Windanlagen: Es geht auch kleiner
EVP-Kantonsrat und weitere Politiker stellen Anfrage an die Regierung
Während der Kanton derzeit an der Planung des Baus von etwa 120 grossen über 200 Metern hohen Windturbinen ist, machen Kantonsrat Daniel Sommer (EVP, Affoltern) und einige politische Mitstreiter auf die Möglichkeit von sogenannten Kleinwindkraftanlagen aufmerksam.
Die Kantonsräte haben jedenfalls eine Anfrage an die Kantonsregierung zum Thema Kleinwindkraftanlagen eingereicht. «Solche Anlagen gibt es bereits ab 1 Meter Höhe, sie sind maximal 30 Meter hoch und erzeugen eine Leistung von bis zu 30 kW», so Sommer gegenüber unserer Zeitung. Diese noch wenig bekannte Technologie finde vor allem bei Eigenheimbesitzenden immer mehr Interesse.
Sommer sagt: «Dies bestätigen auch in diesem Bereich tätige Firmen – zum Beispiel die NewGreenTec in Dübendorf.» Kleinwindkraftanlagen hätten verschiedene Vorteile. Sie seien windrichtungsunabhängig, somit ideal auf geringer Höhe mit turbulenter Luftströmung, sehr geräuscharm und stellten keine Gefahr für Vögel dar.

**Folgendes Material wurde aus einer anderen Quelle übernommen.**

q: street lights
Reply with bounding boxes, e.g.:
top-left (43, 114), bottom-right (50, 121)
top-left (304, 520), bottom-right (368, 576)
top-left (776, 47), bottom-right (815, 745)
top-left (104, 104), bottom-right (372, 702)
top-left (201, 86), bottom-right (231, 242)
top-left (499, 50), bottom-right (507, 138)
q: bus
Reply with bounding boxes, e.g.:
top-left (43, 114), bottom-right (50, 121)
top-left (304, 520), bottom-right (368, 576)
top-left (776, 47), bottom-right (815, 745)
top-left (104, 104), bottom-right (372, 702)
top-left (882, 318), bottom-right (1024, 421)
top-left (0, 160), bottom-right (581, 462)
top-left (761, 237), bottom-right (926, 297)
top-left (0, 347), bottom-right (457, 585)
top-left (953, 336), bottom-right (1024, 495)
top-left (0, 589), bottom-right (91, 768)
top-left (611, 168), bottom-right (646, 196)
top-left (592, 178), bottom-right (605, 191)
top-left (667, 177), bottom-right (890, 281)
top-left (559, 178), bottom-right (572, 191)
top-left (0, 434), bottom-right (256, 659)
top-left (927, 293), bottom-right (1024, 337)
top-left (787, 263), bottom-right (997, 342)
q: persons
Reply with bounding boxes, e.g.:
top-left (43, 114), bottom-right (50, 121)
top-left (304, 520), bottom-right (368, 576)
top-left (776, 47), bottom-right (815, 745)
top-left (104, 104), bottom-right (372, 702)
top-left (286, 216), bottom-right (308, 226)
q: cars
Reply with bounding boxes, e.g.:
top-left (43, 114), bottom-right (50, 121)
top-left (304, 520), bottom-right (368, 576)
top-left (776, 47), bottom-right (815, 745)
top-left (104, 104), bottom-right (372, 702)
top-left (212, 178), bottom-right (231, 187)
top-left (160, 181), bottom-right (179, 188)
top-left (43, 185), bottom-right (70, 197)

Sommer weiter: «Besonders interessant sind solche Anlagen in Kombination mit PV-Anlagen.» Bei genügend Windstärke könnten kleinere Windräder genug Strom produzieren, um zum Beispiel in der Nacht die notwendige Energie für den Betrieb einer Wärmepumpe zu erzeugen. «Weil auf Gesetzesebene aber leider noch wenig Grundlagen bestehen, wie solche Anlagen eingestuft werden und wie die Bewilligungspraxis ist, möchten wir vom Regierungsrat seine generelle Einschätzung zu dieser Technologie erhalten. Ob eine neue Technologie Sinn macht und welches ihr positiver Beitrag an die Energiewende sein könnte, muss in einem sachlichen und faktenbasierten Diskurs erfolgen» sei seine Überzeugung. Gegenwärtig gebe es jedoch noch wenig belastbare Daten zu Erträgen, günstigen Standorten und zu Typen, die auf die verschiedenen Windverhältnisse im Kanton Zürich zugeschnitten sind, sagt Sommer.
Beitrag zur Gesamtstromversorgung ist noch unbekannt
Entsprechend sei auch wenig bekannt, welchen Beitrag Kleinwindkraftanlagen zur gesamten Stromversorgung leisten könnten und wo sie besonders sinnvoll einsetzbar sind. Ebenfalls fehlten standardisierte Bewilligungsverfahren für die verschiedenen Grössen, zum Beispiel 1 bis 5 Meter Gesamthöhe oder 15 bis 30 Meter. Nicht zuletzt stellten sich auch Fragen der Beeinträchtigung von Siedlungsumgebung und Umwelt durch Kleinwindkraftanlagen. Insbesondere wird die Regierung gefragt, wie sie den Beitrag beurteile, den Kleinwindkraftanlagen bis zu 30 Meter Gesamthöhe an die Stromversorgung im Kanton Zürich leisten können und für welche Zwecke Kleinwindkraftanlagen im Kanton Zürich besonders gut eingesetzt werden könnten. Weiter wollen die Initianten wissen, welchen Bewilligungsverfahren die einzelnen Typen und Grössen unterstellt sind und wie die bisherige behördliche Praxis bei den bereits in Betrieb stehenden Anlagen war. Die Initianten wollen auch wissen, welche Voraussetzungen es brauche, um solche Anlagen mittels Meldepflicht zuzulassen oder als bewilligungsfrei zu erklären, welche Emissionen von Kleinwindkraftanlagen ausgingen und welche Grenzwerte (Lärm, Schattenwurf) überschritten werden könnten.